The portion where the shaft hole 15 of the driven gear 7 is press-fitted into the output shaft 8 transmits power normally within the output range of the engine. On the other hand, when a torque greater than the engine output is received due to a shock or the like, slippage occurs in the press-fitted portion, preventing overload and preventing damage to the power drive system.

[0018]

As described above, according to the present invention, since the shaft hole of the driven gear of the sub-gear transmission is press-fitted to the output shaft so as to slide with a predetermined torque or more, the engine output is reduced. Normally, when a shock exceeding the engine output is received, slippage occurs in the press-fitted portion, preventing overload, and preventing the power drive system from being damaged.

The entire engine case can be reduced in size and weight without increasing the number of parts in the drive system, and the cost can be reduced.

[Brief description of the drawings]

FIG. 1 is a longitudinal sectional view of a main part of an overload prevention device for an off-road vehicle according to an embodiment of the present invention.

FIG. 2 is a partially longitudinal plan view showing a portion from a crankshaft to a propeller shaft of the engine according to the embodiment.

FIG. 3 is a vertical cross-sectional view showing from the output shaft to the rear wheel of the engine according to the embodiment.

FIG. 4 is a reference side view showing an off-road vehicle.

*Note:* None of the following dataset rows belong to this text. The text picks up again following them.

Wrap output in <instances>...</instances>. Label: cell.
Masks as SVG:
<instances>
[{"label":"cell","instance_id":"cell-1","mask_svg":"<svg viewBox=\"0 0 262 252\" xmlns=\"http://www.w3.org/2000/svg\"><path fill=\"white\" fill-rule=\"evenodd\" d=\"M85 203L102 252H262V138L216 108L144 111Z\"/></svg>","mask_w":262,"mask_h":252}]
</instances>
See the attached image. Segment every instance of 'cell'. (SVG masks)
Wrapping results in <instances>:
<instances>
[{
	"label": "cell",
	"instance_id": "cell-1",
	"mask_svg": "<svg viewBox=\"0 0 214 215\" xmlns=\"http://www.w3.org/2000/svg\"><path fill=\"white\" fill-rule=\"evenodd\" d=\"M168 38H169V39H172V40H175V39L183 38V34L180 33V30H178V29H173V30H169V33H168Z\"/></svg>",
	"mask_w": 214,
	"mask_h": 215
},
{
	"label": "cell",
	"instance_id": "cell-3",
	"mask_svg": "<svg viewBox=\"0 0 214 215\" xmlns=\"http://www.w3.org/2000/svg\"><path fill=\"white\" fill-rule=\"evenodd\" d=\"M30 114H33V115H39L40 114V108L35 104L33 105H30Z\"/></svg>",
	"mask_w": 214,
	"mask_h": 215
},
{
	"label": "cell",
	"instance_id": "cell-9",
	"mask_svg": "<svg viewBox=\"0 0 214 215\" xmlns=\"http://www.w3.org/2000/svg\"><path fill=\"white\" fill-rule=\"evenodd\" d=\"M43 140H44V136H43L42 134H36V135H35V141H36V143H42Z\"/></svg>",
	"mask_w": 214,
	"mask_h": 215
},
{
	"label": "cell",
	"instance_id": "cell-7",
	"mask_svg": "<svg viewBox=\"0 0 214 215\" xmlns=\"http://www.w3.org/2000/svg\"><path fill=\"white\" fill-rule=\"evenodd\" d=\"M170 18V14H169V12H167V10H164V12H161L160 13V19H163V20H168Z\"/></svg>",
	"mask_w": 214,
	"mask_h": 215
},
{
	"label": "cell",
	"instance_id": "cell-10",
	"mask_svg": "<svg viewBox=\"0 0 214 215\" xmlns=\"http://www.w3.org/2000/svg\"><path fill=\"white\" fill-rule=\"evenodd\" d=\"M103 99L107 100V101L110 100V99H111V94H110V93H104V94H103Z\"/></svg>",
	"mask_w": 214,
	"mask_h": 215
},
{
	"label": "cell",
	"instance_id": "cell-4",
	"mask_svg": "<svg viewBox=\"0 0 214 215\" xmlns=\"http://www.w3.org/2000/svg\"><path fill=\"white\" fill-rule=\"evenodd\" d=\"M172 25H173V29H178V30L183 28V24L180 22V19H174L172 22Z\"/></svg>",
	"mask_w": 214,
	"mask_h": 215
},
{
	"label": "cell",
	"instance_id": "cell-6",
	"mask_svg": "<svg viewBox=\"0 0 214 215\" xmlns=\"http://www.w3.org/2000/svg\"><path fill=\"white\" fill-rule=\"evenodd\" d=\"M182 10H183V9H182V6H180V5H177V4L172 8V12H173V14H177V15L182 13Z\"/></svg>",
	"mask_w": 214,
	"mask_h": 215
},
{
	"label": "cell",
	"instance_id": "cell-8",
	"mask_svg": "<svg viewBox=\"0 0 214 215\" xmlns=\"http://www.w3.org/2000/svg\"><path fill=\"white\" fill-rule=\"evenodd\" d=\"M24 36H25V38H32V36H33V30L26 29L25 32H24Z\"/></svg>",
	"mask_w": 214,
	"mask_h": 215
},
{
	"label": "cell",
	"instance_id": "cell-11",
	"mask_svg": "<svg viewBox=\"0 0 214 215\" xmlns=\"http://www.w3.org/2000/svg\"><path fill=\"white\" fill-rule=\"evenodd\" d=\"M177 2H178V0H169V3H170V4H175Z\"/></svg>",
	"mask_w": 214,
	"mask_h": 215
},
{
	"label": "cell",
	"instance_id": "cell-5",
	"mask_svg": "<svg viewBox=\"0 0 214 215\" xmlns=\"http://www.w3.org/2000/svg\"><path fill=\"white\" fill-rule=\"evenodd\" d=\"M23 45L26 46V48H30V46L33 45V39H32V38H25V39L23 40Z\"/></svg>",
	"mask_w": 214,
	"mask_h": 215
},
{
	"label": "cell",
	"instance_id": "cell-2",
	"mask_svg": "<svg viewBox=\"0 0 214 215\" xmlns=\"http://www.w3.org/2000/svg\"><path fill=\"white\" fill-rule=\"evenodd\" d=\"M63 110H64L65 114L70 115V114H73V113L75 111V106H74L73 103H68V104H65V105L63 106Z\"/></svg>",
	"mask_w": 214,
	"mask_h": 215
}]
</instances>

FIG. 5 is a vertical cross-sectional view showing a conventional overload prevention device for an all-terrain vehicle.

[Explanation of symbols]

 DESCRIPTION OF SYMBOLS 1 Crankshaft 2 Starting clutch 3 V-belt continuously variable transmission 4 Sub gear transmission 5 Counter shaft 6 Drive gear 7 Driven gear 8 Output shaft 11 Propeller shaft 13 Axle 15 Shaft hole 28 Press-fit allowance

Continued on the front page (51) Int.Cl. ⁷ Identification symbol FI Theme coat II (reference) F16D 7/02 F16D 43/286 43/286 F16H 3/08 Z F16H 3/08 9/18 A 9/18 35/10 H35 / 10 F16D 1/06 CF term (reference) 3D039 AA02 AA04 AB21 AC34 AD23 3D043 AA06 AA07 AB17 EA03 EA14 EA36 EA42 EC03 EF19 3J028 EA30 EB33 EB35 EB44 EB62 FA21 FB06 FC32 FC38 FC02 FC07 AB02

Claims (3)

[Claims] A power transmission from an engine to an output shaft from a main transmission via a sub-gear transmission, wherein a shaft hole of a driven gear meshing with a drive gear of a counter shaft of the sub-gear transmission is formed on the output shaft. An overload prevention device for an uneven terrain traveling vehicle, wherein a press fit is set, and the press fit is set so that a slippage occurs between the driven gear and the output shaft at a predetermined torque or more. 2. The overload prevention device for an uneven terrain traveling vehicle according to claim 1, wherein the main transmission mechanism is a V-belt type continuously variable transmission provided with a starting clutch on an input side. 3. The overload prevention device for an uneven terrain vehicle according to claim 1, wherein four wheels are driven from an output shaft via a propeller shaft and front and rear axles.